When I’m sure that everyone is secure, I expand the bubble a bit, rotate us so we’re facing downhill, and push deeper into the flooded river. I move slowly at first, using most of my energy to weave through the stalagmites and stalactites turning the tunnel into an obstacle course. Twenty minutes later, we leave the tunnel behind, entering the massive chamber containing the ruins of New Jericho.
The city is below us, but out of sight, concealed by the liquid gloom. My first time here, I was just a boy, and I was chased away by the Nephilim, Ull, who would later become my master. My first return was after Ull’s death at my hands, and I discovered a statue of the beast, erected in his honor. On my third visit, the chamber was flooded, and though I did not see the city again, I felt its dark presence below. But this visit is different. I’m not fleeing the underworld. I’m heading deeper. On a mission. And the ghosts of the past, including this dark place and the memories it holds, can’t distract me from it.
I accelerate slowly, cutting through the water like a hot needle through wax. The bubble is hard to maintain while moving, but the air around us reduces the friction of the water on our bodies, creating the perfect environment for cavitation, which allows us to move very fast—best guess, we’re at fifty-two knots, or roughly sixty miles per hour.

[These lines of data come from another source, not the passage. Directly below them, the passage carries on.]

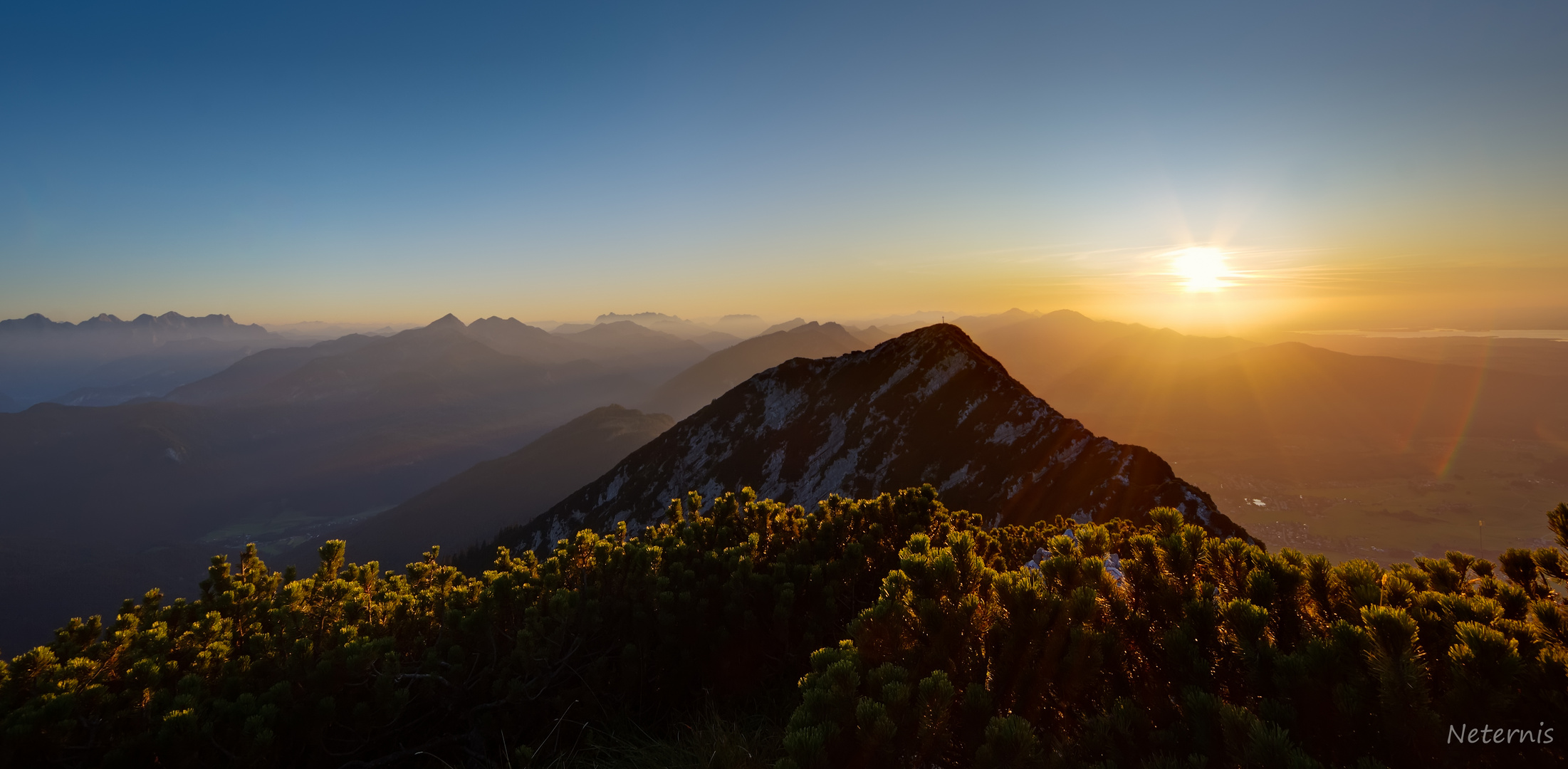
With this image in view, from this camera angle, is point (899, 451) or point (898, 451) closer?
point (899, 451)

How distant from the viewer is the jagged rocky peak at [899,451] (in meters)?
50.1

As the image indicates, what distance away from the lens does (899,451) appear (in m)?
79.6

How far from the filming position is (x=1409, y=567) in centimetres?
555

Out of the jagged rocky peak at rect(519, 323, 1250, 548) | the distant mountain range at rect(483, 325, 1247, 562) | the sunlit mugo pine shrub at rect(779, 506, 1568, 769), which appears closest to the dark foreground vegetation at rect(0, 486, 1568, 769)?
the sunlit mugo pine shrub at rect(779, 506, 1568, 769)

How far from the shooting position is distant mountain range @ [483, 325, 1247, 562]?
5025 centimetres

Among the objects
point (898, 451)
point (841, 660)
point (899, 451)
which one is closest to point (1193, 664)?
point (841, 660)

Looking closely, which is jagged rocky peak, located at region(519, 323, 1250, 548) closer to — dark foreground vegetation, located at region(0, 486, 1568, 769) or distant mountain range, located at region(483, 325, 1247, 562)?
distant mountain range, located at region(483, 325, 1247, 562)

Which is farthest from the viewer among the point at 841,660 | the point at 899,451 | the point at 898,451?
the point at 898,451

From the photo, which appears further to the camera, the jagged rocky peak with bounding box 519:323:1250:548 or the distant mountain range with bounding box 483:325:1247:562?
the distant mountain range with bounding box 483:325:1247:562

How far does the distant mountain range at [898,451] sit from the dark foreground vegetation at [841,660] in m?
34.0

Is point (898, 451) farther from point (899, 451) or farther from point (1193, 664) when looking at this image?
point (1193, 664)

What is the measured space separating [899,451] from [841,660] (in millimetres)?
76608

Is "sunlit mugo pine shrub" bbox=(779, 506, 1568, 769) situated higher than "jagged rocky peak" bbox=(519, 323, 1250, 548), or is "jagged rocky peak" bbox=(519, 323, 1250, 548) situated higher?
"sunlit mugo pine shrub" bbox=(779, 506, 1568, 769)

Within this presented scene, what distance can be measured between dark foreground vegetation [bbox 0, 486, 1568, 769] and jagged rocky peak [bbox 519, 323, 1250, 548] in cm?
2004
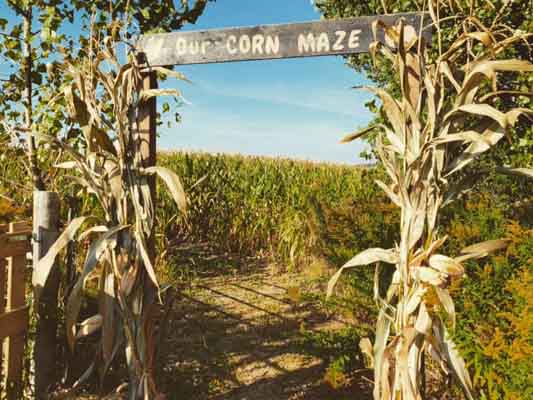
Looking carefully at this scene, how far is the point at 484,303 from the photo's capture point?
8.91 ft

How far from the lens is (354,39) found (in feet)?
8.47

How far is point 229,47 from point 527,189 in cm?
286

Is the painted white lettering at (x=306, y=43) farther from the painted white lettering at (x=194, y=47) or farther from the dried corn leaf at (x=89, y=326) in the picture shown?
the dried corn leaf at (x=89, y=326)

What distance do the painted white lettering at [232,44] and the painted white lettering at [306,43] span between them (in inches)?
15.3

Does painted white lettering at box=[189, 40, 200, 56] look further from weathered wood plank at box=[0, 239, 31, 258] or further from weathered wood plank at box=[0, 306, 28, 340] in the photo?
weathered wood plank at box=[0, 306, 28, 340]

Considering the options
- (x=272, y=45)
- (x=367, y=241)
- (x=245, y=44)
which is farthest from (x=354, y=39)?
(x=367, y=241)

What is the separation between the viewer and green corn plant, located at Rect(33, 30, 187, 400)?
8.46 ft

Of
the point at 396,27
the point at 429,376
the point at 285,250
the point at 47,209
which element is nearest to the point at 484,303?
the point at 429,376

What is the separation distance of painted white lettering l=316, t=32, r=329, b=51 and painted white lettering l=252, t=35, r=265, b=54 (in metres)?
0.33

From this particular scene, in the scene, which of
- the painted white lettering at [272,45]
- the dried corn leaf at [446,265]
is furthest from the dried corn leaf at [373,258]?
the painted white lettering at [272,45]

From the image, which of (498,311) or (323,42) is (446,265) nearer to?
(498,311)

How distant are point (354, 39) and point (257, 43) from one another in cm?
56

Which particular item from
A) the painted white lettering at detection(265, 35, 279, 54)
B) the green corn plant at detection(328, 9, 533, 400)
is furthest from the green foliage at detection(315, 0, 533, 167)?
the green corn plant at detection(328, 9, 533, 400)

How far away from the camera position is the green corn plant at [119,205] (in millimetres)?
2580
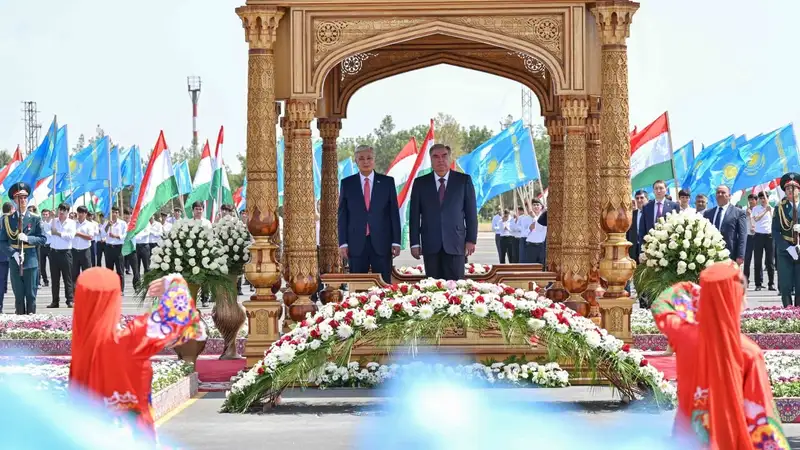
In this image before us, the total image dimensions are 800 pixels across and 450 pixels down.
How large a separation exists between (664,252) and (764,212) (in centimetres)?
1497

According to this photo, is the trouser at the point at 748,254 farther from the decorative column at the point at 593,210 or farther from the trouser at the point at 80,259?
the trouser at the point at 80,259

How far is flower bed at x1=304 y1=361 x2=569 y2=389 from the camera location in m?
13.7

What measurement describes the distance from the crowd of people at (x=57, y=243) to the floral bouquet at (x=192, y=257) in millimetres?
272

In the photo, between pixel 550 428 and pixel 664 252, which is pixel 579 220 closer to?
pixel 664 252

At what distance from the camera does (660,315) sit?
7.77 metres

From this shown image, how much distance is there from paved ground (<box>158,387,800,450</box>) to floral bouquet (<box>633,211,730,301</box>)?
322 cm

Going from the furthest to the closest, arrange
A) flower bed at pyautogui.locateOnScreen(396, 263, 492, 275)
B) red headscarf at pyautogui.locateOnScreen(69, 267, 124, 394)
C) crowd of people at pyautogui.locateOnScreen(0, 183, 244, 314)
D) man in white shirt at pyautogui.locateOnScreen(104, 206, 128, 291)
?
man in white shirt at pyautogui.locateOnScreen(104, 206, 128, 291)
crowd of people at pyautogui.locateOnScreen(0, 183, 244, 314)
flower bed at pyautogui.locateOnScreen(396, 263, 492, 275)
red headscarf at pyautogui.locateOnScreen(69, 267, 124, 394)

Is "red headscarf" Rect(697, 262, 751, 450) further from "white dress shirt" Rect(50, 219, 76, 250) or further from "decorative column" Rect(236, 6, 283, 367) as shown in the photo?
"white dress shirt" Rect(50, 219, 76, 250)

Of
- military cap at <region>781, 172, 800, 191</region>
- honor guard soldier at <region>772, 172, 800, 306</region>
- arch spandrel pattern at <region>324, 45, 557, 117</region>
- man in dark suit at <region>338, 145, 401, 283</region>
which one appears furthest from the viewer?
military cap at <region>781, 172, 800, 191</region>

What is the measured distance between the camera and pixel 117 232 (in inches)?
1307

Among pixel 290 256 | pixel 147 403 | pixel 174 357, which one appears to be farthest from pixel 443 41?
pixel 147 403

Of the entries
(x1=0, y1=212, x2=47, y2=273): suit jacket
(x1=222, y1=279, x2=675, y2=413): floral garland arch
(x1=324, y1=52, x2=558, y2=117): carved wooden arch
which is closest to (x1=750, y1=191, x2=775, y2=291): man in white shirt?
(x1=324, y1=52, x2=558, y2=117): carved wooden arch

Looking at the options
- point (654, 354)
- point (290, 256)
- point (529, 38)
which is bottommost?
point (654, 354)

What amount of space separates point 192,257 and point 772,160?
960 inches
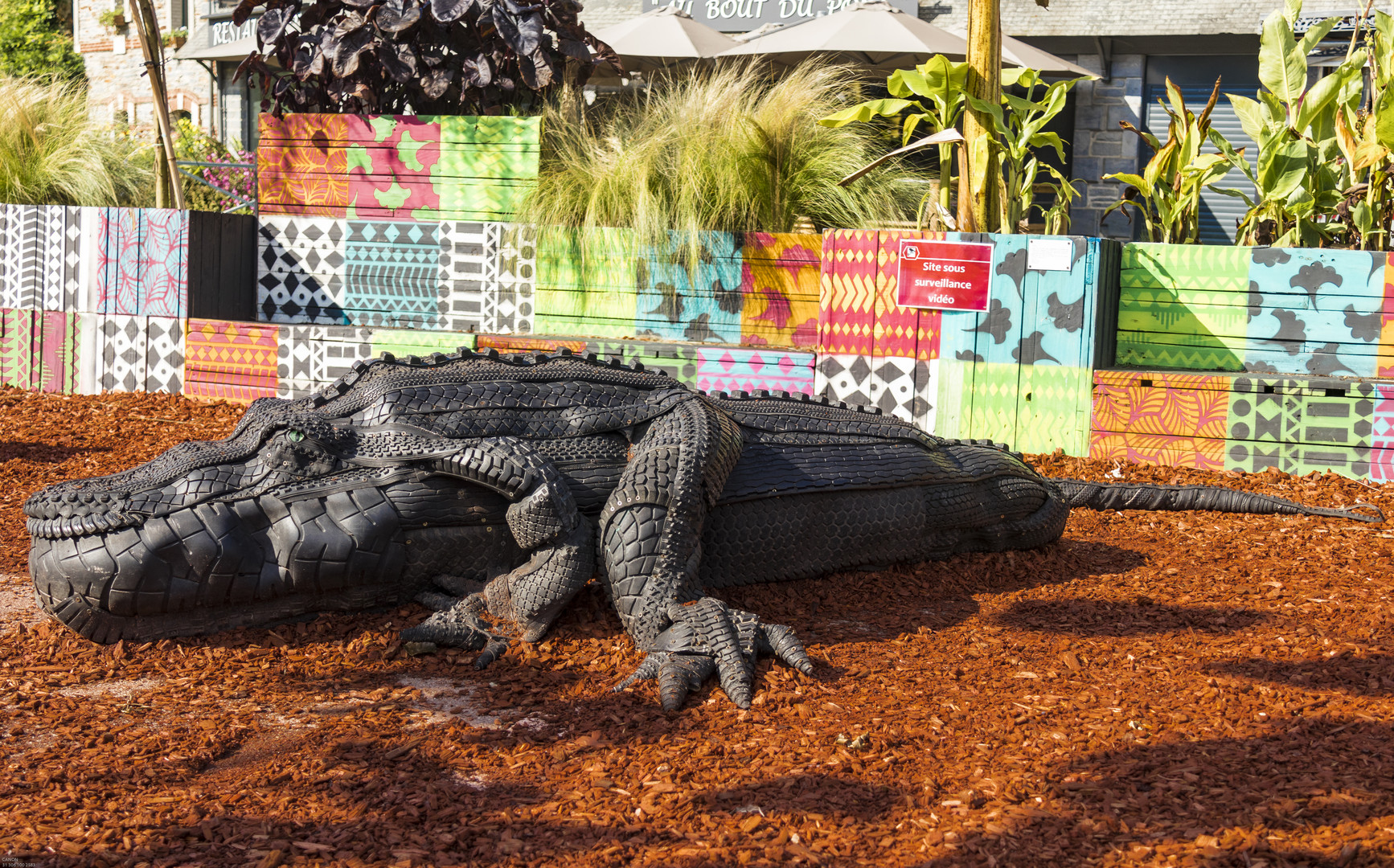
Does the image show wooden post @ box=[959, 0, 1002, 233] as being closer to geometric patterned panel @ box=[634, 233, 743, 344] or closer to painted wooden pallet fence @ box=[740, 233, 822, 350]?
painted wooden pallet fence @ box=[740, 233, 822, 350]

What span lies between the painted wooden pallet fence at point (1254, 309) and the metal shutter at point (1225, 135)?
7.48m

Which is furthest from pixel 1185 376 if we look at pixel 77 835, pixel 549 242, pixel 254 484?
pixel 77 835

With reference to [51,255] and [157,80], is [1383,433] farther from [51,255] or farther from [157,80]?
[157,80]

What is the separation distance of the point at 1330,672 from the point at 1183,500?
2218 mm

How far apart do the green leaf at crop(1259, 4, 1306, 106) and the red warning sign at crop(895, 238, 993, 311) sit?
235 cm

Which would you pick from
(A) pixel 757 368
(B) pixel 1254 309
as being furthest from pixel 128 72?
(B) pixel 1254 309

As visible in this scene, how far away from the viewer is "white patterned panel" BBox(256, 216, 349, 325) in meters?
8.08

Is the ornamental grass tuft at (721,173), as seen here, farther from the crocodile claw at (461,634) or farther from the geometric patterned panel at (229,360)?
the crocodile claw at (461,634)

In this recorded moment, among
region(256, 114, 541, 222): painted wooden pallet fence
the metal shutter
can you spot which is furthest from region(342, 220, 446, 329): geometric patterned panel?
the metal shutter

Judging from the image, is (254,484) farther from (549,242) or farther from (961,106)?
(961,106)

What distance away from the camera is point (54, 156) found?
8.95 meters

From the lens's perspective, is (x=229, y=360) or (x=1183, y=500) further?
(x=229, y=360)

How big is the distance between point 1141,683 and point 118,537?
2.57m

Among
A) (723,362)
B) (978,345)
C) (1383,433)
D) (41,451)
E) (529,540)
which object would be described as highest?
(978,345)
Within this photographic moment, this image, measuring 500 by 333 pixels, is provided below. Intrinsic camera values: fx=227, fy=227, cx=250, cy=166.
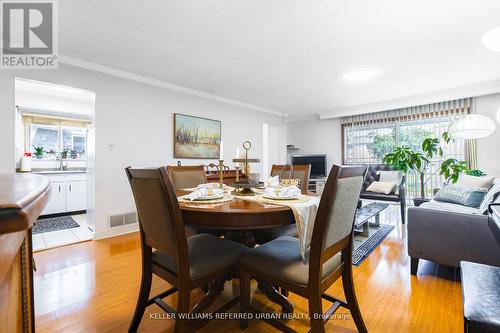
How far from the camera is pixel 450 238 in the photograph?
5.92 ft

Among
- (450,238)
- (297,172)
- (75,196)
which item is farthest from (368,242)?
(75,196)

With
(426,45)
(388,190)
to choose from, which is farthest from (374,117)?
(426,45)

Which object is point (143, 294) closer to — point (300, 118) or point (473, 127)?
point (473, 127)

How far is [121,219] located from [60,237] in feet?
2.53

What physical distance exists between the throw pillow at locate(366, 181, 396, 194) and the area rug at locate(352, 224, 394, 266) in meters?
0.62

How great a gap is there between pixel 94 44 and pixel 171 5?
1208 millimetres

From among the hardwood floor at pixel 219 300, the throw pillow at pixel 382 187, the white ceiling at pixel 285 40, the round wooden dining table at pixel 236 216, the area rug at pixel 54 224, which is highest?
the white ceiling at pixel 285 40

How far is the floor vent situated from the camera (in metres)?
3.14

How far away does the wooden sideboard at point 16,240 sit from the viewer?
0.27m

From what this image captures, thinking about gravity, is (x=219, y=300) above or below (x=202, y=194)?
below

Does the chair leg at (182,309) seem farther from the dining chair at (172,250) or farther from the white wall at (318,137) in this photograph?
the white wall at (318,137)

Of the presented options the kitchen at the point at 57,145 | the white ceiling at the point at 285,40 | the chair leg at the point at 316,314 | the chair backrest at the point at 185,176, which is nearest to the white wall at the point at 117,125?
the white ceiling at the point at 285,40

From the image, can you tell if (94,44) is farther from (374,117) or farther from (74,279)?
(374,117)

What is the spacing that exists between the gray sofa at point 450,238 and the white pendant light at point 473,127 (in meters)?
1.95
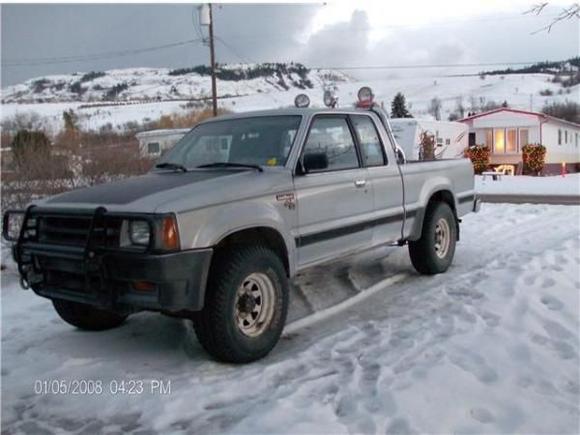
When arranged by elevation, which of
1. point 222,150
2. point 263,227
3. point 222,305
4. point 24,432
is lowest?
Result: point 24,432

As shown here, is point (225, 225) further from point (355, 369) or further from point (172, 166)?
point (172, 166)

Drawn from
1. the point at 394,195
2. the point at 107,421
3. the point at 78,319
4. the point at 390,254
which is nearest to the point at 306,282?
the point at 394,195

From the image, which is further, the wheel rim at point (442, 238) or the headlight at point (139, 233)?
the wheel rim at point (442, 238)

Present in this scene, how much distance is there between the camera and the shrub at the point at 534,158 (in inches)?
1337

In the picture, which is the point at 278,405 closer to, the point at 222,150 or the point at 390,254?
the point at 222,150

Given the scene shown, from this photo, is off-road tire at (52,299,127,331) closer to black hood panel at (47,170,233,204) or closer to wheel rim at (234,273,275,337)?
black hood panel at (47,170,233,204)

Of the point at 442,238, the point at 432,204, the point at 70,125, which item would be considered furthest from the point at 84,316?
the point at 70,125

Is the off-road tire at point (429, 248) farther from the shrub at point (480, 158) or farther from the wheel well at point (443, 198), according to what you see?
the shrub at point (480, 158)

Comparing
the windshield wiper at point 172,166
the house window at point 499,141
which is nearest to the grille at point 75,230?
the windshield wiper at point 172,166

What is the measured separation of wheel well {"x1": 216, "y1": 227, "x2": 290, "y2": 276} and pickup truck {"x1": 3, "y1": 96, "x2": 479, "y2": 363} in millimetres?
11

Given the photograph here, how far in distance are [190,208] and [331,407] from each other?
156cm

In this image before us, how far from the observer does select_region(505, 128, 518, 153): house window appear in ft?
128

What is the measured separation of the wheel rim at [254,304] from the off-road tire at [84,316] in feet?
4.22

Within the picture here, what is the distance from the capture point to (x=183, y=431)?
3.49 metres
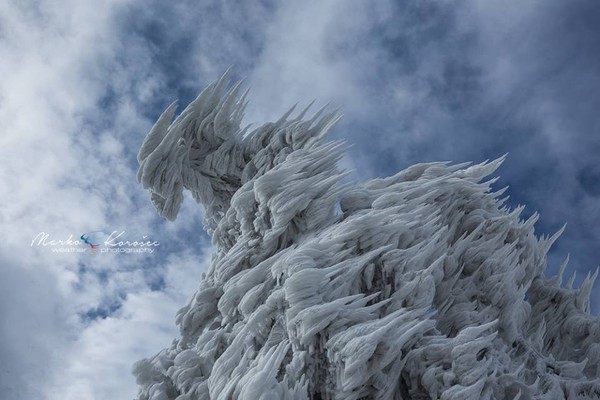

We travel in silence, each lost in our own personal train of thought. Em is thinking of Luca. I can’t read minds, but I’ve seen that worried look on her face before, and every time I’ve asked, her mind was on my younger clone. Kainda, on the other hand, is likely replaying our last battle in her head, over and over, imagining ways it could have turned out differently. Her clenched jaw says as much. Me? I’m not thinking about anything.